Carol Wins Big at the New York Film Critics Circle Awards

3 minute read

If the kick-off to the 2015-16 movie award season has told us anything, it’s that the year’s top prizes are anyone’s to win. Between Monday’s Gotham Awards, Tuesday’s National Board of Review awards and Wednesday’s New York Film Critics Circle prizes, this week has seen several film organizations recognize several very different movies, and with good reason: In a year that’s had its share of beautiful, harrowing and just plain solid movies, it’s only natural that there’s more than one frontrunner.

The NYFCC consists of 30 film critics for New York-based publications, and has met every December since the 1930s to vote on the year’s top films, actors, directors, cinematographers and screenplays. Leading the pack this year was director Todd Haynes’ period love story Carol, which won not only Best Picture but Best Director for Haynes, Best Cinematographer for Edward Lachman and Best Screenplay for Phyllis Nagy, who adapted the script from Patricia Highsmith’s 1952 novel The Price of Salt. The tale of romance between two women in the early 1950s, starring Cate Blanchett and Rooney Mara, couldn’t be more different from Gotham’s pick, Spotlight, or the NBR’s top choice, Mad Max: Fury Road.
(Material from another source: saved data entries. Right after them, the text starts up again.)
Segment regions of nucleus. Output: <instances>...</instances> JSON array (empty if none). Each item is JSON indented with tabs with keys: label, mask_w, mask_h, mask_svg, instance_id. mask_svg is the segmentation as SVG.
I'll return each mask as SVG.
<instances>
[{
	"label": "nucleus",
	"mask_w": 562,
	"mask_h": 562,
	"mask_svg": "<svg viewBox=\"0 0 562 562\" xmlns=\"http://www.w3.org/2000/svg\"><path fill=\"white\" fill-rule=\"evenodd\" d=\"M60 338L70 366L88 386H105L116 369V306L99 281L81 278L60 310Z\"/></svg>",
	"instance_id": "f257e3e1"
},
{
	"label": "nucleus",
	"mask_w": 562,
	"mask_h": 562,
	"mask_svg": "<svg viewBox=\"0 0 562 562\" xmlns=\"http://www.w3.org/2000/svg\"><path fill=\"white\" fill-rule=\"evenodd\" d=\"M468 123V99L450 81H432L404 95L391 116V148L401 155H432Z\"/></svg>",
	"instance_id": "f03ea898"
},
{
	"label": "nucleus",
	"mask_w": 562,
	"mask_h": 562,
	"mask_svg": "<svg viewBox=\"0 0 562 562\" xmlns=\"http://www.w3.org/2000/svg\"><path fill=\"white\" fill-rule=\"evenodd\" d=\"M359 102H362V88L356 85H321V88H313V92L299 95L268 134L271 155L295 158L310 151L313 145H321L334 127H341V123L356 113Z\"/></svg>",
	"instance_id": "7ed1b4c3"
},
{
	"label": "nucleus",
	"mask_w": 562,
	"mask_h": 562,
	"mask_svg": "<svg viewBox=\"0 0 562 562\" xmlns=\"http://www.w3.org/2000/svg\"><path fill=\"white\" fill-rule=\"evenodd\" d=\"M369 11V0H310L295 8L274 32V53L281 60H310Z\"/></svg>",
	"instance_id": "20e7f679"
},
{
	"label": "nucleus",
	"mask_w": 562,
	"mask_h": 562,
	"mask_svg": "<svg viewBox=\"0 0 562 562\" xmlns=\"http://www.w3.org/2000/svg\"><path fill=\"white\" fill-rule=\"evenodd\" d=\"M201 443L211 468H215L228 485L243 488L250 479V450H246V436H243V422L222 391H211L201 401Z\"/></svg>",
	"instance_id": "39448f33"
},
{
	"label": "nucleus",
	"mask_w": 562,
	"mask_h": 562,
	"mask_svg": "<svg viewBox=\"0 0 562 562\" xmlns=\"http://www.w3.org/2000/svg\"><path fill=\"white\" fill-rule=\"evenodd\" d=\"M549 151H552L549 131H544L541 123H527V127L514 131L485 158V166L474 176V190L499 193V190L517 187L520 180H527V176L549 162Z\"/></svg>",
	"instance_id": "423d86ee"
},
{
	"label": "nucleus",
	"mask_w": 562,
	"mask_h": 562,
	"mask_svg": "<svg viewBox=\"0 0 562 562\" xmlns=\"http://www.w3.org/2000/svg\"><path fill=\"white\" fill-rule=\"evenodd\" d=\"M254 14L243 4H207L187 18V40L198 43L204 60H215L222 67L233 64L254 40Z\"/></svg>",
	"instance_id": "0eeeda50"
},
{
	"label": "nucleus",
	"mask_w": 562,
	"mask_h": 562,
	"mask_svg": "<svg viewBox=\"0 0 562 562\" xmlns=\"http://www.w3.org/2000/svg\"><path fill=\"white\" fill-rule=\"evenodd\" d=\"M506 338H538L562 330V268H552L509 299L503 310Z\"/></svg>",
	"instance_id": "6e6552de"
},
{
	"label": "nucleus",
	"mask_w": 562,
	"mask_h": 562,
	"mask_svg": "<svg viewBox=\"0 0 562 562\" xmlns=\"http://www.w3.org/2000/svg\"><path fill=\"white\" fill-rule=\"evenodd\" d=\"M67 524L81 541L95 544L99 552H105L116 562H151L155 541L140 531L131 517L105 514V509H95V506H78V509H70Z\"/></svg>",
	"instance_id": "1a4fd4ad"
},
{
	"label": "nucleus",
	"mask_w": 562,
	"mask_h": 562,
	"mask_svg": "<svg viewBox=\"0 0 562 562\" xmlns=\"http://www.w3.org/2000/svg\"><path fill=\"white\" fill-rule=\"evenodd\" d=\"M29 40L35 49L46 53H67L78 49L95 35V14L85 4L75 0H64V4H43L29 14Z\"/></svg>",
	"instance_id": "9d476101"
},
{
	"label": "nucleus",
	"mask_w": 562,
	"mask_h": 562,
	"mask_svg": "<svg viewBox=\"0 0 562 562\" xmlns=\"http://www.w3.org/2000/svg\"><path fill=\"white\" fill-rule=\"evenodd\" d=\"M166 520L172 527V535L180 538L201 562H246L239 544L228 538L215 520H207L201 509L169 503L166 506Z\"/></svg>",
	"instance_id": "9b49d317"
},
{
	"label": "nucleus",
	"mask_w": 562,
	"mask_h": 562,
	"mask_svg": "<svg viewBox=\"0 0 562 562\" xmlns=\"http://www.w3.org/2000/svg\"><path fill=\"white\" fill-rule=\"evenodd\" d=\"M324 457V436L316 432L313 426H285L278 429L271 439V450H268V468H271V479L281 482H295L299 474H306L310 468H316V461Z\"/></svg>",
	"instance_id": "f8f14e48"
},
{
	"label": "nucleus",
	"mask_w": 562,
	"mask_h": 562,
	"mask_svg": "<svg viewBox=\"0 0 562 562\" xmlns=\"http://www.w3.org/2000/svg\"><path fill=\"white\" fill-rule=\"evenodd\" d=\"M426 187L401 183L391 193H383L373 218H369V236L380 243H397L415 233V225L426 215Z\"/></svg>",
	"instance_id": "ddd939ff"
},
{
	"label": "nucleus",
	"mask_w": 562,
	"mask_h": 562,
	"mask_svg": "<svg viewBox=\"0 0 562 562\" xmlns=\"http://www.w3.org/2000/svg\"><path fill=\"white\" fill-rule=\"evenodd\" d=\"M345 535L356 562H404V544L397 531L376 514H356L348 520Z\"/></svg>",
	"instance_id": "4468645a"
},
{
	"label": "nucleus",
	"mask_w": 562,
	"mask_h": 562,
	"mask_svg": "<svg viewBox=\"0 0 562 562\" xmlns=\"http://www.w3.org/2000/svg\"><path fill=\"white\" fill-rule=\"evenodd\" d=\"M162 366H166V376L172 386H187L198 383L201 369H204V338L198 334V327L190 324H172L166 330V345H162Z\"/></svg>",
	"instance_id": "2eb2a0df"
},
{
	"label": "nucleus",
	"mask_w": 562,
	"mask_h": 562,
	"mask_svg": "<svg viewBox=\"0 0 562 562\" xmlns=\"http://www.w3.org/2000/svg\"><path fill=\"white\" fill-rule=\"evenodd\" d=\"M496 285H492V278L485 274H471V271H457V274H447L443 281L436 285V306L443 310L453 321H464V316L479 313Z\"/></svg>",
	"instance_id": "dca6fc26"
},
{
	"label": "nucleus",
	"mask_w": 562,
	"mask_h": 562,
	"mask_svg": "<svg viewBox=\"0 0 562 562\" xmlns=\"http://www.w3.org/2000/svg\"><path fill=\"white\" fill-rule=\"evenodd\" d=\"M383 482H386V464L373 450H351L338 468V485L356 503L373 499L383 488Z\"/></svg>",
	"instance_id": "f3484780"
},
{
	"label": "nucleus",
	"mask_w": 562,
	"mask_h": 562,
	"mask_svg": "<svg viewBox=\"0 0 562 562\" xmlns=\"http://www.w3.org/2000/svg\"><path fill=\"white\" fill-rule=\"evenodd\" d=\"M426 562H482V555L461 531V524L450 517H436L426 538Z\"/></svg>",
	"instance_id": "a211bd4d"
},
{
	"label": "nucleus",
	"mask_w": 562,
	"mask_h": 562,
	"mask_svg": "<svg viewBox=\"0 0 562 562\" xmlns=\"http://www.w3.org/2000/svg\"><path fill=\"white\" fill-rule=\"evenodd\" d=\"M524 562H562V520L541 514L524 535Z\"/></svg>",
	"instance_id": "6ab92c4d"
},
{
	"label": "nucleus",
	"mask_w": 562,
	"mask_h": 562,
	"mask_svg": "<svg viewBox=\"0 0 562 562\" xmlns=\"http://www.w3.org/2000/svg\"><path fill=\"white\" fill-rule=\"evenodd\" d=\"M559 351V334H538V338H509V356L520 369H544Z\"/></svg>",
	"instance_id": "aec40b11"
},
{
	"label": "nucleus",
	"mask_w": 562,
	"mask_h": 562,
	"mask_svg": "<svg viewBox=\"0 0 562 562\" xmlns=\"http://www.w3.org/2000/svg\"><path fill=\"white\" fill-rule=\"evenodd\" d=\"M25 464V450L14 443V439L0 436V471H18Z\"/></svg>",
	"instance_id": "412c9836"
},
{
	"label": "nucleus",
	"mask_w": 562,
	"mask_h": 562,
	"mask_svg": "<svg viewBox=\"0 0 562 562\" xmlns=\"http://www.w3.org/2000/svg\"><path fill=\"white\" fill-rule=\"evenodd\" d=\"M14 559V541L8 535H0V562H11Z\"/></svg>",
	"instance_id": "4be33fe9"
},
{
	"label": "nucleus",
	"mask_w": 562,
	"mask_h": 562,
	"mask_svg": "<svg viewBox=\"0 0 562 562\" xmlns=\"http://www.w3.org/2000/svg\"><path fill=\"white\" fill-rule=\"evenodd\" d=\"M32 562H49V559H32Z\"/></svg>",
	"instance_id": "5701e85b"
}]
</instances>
For its acting awards, the NYFCC singled out Saoirse Ronan, whose young Irish immigrant in Brooklyn has made her an early Oscar contender, and last year’s Oscar winner Michael Keaton for Spotlight, which has thus far been recognized more for the performance of its entire ensemble than for any one player. And while Mark Rylance’s win for his supporting role in Bridge of Spies squares with the ample accolades he’s garnered for the role, Kristen Stewart’s win for Clouds of Sils Maria is perhaps the most surprising of the group’s 14 awards. Though much lauded for her performance, the movie itself premiered at the 2014 Cannes Film Festival and was a relative blip at the U.S. box office—not to mention that most of the attention for supporting actresses this year has gone to Mara for Carol and Alicia Vikander for The Danish Girl.

Other winners include Inside Out for Best Animated Film, Frederick Wiseman’s neighborhood portrait In Jackson Heights for Best Non-Fiction Film, the Mauritanian Timbuktu for Best Foreign Film and László Nemes for Best First Film for the wrenchingly unflinching Auschwitz drama Son of Saul. Special awards went to longtime composer Ennio Morricone (who composed the score for this year’s Hateful Eight) and to critic and Janus Films helmer William Becker, who died in September at 88.

Next up on the awards circuit: the British Independent Film Awards on Dec. 6 followed by the announcement of Screen Actors Guild Award nominees on Dec. 9 and Golden Globe nominees on Dec. 10.